**Text segment**
Making the switch from nice to the big banks to tough on them

Treasury Secretary Tim Geithner is going to propose (to his colleagues in the Group of 20 nations), that banks—especially really big ones—be subject to much higher capital requirements. Adair Turner, chairman of the U.K. Financial Services Authority, wants big banks to have to prepare “living wills” that lay out how they will be wound down in case of failure (for more on the “living will” idea, here’s Gillian Tett and here’s Willem Buiter).

All this is prelude to the G-20 finance ministers meeting Friday and Saturday in London, which is itself prelude to the G-20 leaders summit later this month in Pittsburgh. When the G-20 last got together—in London in April—there seemed to be lots of momentum for a major overhaul of the global financial structure. Lately not so much.

**Given entries**
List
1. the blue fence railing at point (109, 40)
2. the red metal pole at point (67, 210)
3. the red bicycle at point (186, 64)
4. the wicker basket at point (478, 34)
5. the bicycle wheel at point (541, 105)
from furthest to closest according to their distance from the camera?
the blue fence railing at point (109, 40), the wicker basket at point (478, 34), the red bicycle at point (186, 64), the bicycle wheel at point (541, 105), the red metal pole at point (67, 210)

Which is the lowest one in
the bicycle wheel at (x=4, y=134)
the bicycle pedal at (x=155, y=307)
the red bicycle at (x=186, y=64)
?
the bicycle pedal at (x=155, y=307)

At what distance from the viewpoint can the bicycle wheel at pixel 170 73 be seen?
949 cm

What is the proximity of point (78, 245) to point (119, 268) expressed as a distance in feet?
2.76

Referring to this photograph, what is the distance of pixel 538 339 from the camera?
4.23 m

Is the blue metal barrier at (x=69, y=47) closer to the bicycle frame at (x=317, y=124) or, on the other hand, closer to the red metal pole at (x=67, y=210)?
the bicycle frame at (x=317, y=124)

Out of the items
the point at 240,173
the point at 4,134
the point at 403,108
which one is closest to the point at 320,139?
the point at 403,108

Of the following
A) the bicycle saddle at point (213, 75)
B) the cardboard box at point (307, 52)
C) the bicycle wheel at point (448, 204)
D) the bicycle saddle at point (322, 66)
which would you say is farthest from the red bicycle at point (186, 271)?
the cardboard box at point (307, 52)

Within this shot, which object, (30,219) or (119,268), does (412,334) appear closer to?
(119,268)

**Prompt 1**
Transcribe everything in the article on big-bank regulation from "All this is" down to "not so much.".
**Prompt 2**
Pick up the article on big-bank regulation after its final sentence and keep writing.

**Task response 1**
All this is prelude to the G-20 finance ministers meeting Friday and Saturday in London, which is itself prelude to the G-20 leaders summit later this month in Pittsburgh. When the G-20 last got together—in London in April—there seemed to be lots of momentum for a major overhaul of the global financial structure. Lately not so much.

**Task response 2**
The issue is that for the past year financial regulators in the U.S. and Europe have been focused on bringing big banks to health—that is, making them more profitable. But any meaningful reform of the financial system—especially in the U.S. and U.K., where finance came to account for a seemingly inordinate share of economic activity over the past couple of decades—requires making banks smaller and less profitable. Higher capital standards would do this directly (the more capital you set aside for a rainy day, the lower the profits you can rake in today). A resolution regime for giant financial institutions (with or without “living wills”) would do this more indirectly by, among other things, making clear to those who bought these institutions’ debt that they would not be fully protected in case of trouble.

Earlier this year, when this regulatory crackdown was still in the hypothetical future, it was easy to sound tough about it. But now the big banks are making money again. The global economy seems to be recovering. The time to start cracking down is coming soon. Because if big financial regulatory reform doesn’t happen in the next year or so, it may never happen.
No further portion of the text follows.